Early retirement before age 60 is a big ask - you either have to save a huge % of your salary, achieve a very high real return on your investments (which means higher risk of missing you target), or be willing to live on less than 70% of your pre-retirement income as a pensioner. To retire much before 60 you'd probably have to have other sources of wealth beside your retirement savings - such as a successful business or an inheritance.

Typical savings rates (10%-12%) and ROI (4%-4.5% real) result in a typical retirement age of 65

Investing too conservatively (3% ROI) or saving too little (8%) mean you couldn't afford to retire until your 70's if you want your retirement income to last until 85.

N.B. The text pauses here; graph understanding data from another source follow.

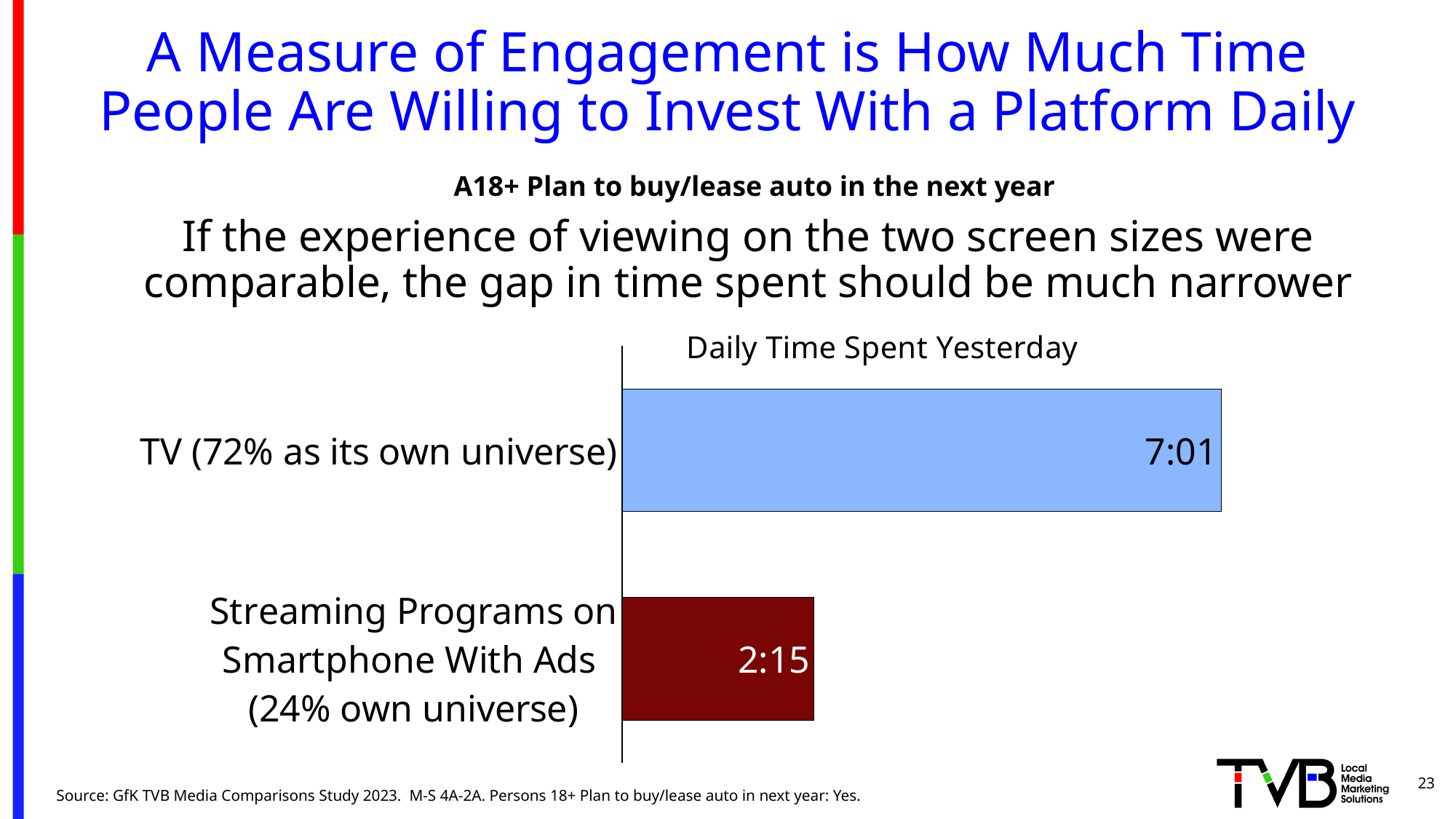
How many categories are shown in the chart? 2 What kind of chart is shown on the slide? Bar chart How much more daily time was spent on TV than on Streaming Programs on Smartphone With Ads? 4:46 What colour is the bar for Streaming Programs on Smartphone With Ads? Dark red Which category has the highest daily time spent yesterday? TV (72% as its own universe) What is the daily time spent yesterday for Streaming Programs on Smartphone With Ads (24% own universe)? 2:15 What is the daily time spent yesterday for TV (72% as its own universe)? 7:01 What is the title of the chart? Daily Time Spent Yesterday Which has a larger daily time spent yesterday: TV or Streaming Programs on Smartphone With Ads? TV Which category has the lowest daily time spent yesterday? Streaming Programs on Smartphone With Ads (24% own universe)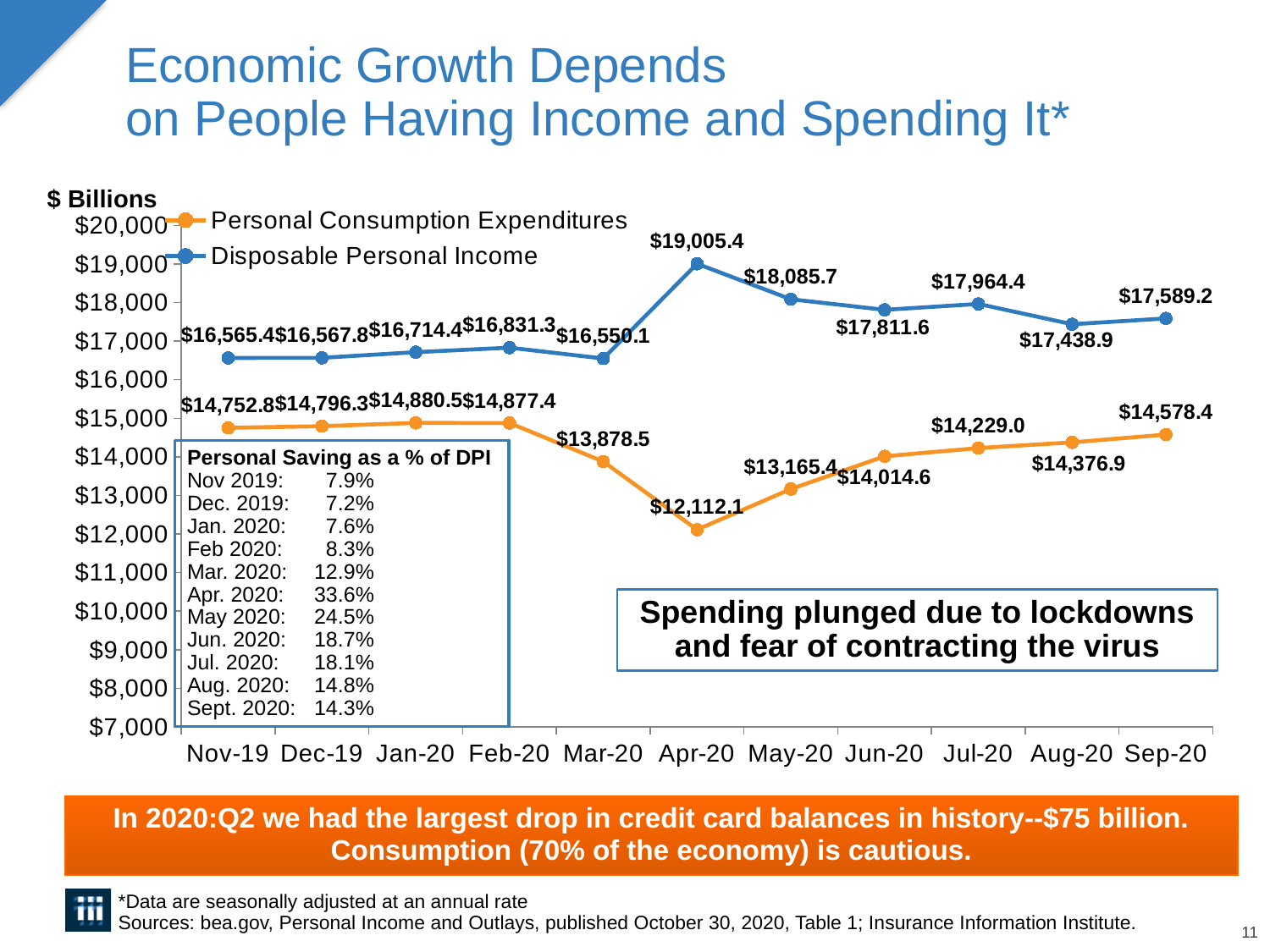
In which month is Disposable Personal Income highest? Apr-20 How many months are plotted along the x axis of the chart? 11 How many series does the chart's legend list? 2 What is the difference between Disposable Personal Income and Personal Consumption Expenditures in Apr-20? $6,893.3 What is the value of Personal Consumption Expenditures in Sep-20? $14,578.4 What unit is shown in the label above the y axis of the chart? $ Billions In which month is Personal Consumption Expenditures lowest? Apr-20 What kind of chart is shown on the slide? Line chart What is the value of Disposable Personal Income in Apr-20? $19,005.4 Does Personal Consumption Expenditures rise or fall from Apr-20 to Sep-20? Rise Which is larger in Mar-20: Disposable Personal Income or Personal Consumption Expenditures? Disposable Personal Income By how much did Personal Consumption Expenditures increase from Aug-20 to Sep-20? $201.5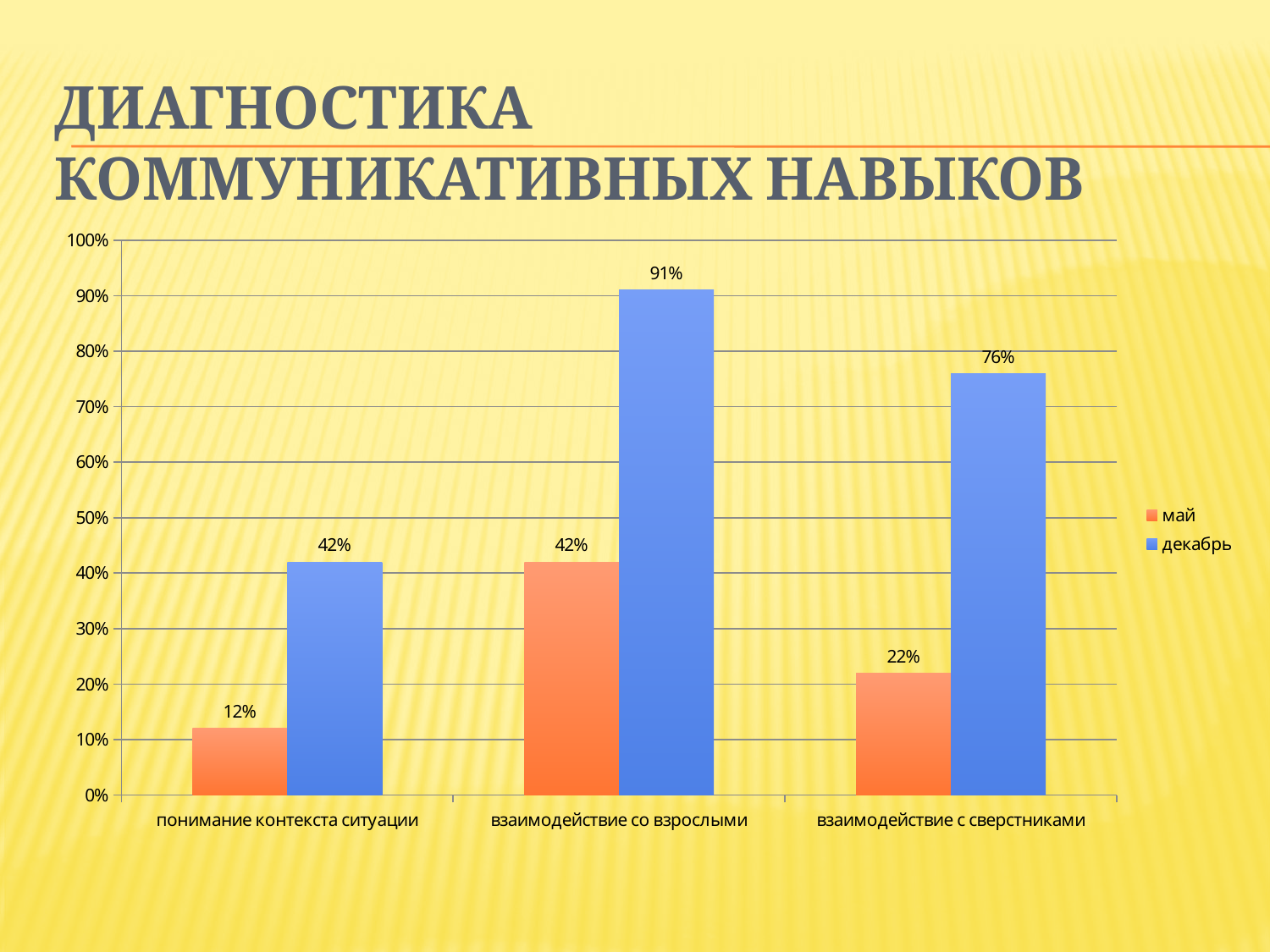
What is the value for "декабрь" in the category "взаимодействие с сверстниками"? 76% How many categories are shown on the x axis? 3 Which category has the highest value for "декабрь"? взаимодействие со взрослыми What is the value for "май" in the category "взаимодействие с сверстниками"? 22% How many series does the legend list? 2 What is the difference between the "декабрь" and "май" values for "взаимодействие с сверстниками"? 54% Which category has the lowest value for "май"? понимание контекста ситуации What is the value for "декабрь" in the category "взаимодействие со взрослыми"? 91% Which colour represents the "май" series? orange Which is larger: the "май" value for "взаимодействие со взрослыми" or the "май" value for "взаимодействие с сверстниками"? взаимодействие со взрослыми What is the value for "май" in the category "понимание контекста ситуации"? 12% What kind of chart is shown on the slide? bar chart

Copyright Enough Wealth 2007

3 Responses to “When can you afford to retire?”

  1. fern Says:

    Hey, Ralph, since you seem to enjoy crunching numbers in this way, what would you say to crunching MY numbers (current info on my blog page) to see if i could retire early? It would probably be interesting for readers here to see a real world example, just for fun.

  2. enoughwealth Says:

    There's not actually enough info available (eg. age: forty-something, income: non stated, risk-tolerance: unknown). You'd also need to state what inflation-adjusted, after-tax return you expect you retirement account to average from now until retirement (eg. if in domestic and foregn stock index funds and some bonds you might hope for around 4% real, after-tax return), and if you want your retirement income to last until 85 with no residual balance, and will keep your investment mix the same during retirement as you had while saving. It would also depend on whether you plan on using your non-retirement account investments to supplement your retirement income.

  3. fern Says:

    Let me answer those questions for you:

    age: 48.
    Income: Fluctuates a little, let's say $59K to be conservative.
    Risk tolerance: moderate
    As for expected return, I have about 80% now in moderate risk level stocks; balance in bonds and cash. I'd go with what you suggest.
    Would like retirement income to last til i'm 90 with no balance needed.
    Yes, i'm planning on depleting my non-retirement accounts first since they're taxable.
    While i'd like to retire early (age 60?) i would plan on working part-time for say 5 years, earning let's say $15K a year.
    I also will have no debt, no mortgage.